Penutupan Pabrik Tekstil dan PHK Massal
Presiden Konfederasi Serikat Pekerja Nusantara (KSPN), Ristadi, mengungkapkan bahwa banyak pabrik tekstil di Indonesia terpaksa tutup karena penurunan order, yang mengakibatkan puluhan ribu pekerja terkena PHK. Beberapa pabrik tekstil yang tutup sejak awal tahun 2024 antara lain PT S Dupantex di Jawa Tengah, PT Alenatex di Jawa Barat, dan PT Sai Apparel di Jawa Tengah yang mem-PHK lebih dari 8.000 pekerja.
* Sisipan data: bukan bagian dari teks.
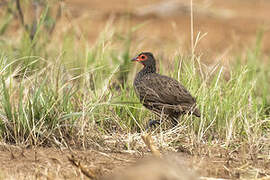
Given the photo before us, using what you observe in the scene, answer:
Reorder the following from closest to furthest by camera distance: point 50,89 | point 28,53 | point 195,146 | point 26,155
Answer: point 26,155 < point 195,146 < point 50,89 < point 28,53

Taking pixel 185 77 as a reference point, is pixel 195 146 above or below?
below

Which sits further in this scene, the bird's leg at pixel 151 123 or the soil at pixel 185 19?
the soil at pixel 185 19

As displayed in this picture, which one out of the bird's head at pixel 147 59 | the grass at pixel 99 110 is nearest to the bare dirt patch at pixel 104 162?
the grass at pixel 99 110

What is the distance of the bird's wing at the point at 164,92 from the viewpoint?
13.5 feet

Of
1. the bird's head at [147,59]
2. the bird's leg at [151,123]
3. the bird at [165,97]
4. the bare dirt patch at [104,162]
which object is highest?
the bird's head at [147,59]

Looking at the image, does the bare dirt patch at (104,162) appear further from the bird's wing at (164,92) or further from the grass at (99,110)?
the bird's wing at (164,92)

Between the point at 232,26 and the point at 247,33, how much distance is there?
1.29 metres

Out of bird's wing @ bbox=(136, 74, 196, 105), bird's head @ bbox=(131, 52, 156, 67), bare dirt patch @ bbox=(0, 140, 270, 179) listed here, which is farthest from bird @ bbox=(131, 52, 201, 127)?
bare dirt patch @ bbox=(0, 140, 270, 179)

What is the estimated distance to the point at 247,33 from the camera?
13.1 m

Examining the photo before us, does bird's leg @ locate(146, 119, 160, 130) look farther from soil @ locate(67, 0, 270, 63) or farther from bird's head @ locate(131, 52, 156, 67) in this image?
soil @ locate(67, 0, 270, 63)

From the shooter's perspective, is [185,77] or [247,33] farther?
[247,33]

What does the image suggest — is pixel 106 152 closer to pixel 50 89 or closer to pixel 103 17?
pixel 50 89

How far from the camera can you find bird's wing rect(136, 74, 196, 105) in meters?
4.12

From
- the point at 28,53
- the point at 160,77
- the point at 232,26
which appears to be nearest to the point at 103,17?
the point at 232,26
Menurut data KSPN, beberapa perusahaan seperti PT Kusumaputra Santosa dan PT Kusumahadi Santosa yang tergabung dalam Kusuma Group juga mengalami nasib serupa. "Potensi PHK di sektor tekstil masih terus berlanjut karena order turun hingga tidak ada sama sekali. Pemerintah harus segera turun tangan untuk mengatasi masalah ini," ujar Ristadi.

Harapan untuk Masa Depan
Meskipun menghadapi berbagai tantangan, Shobirin berharap pemerintah dan industri tekstil nasional dapat melihat jauh ke depan dan tidak terbelenggu oleh masalah saat ini. Indonesia harus berupaya untuk menciptakan industri tekstil yang lebih maju dan inovatif, serta mengurangi ketergantungan pada produk-produk tekstil konvensional.

Dengan fokus pada pengembangan teknologi dan pendidikan, industri tekstil Indonesia dapat bertahan dan berkembang di tengah era digitalisasi ini. Kolaborasi antara pemerintah, industri, dan akademisi menjadi kunci untuk menciptakan masa depan yang lebih cerah bagi industri tekstil di Indonesia.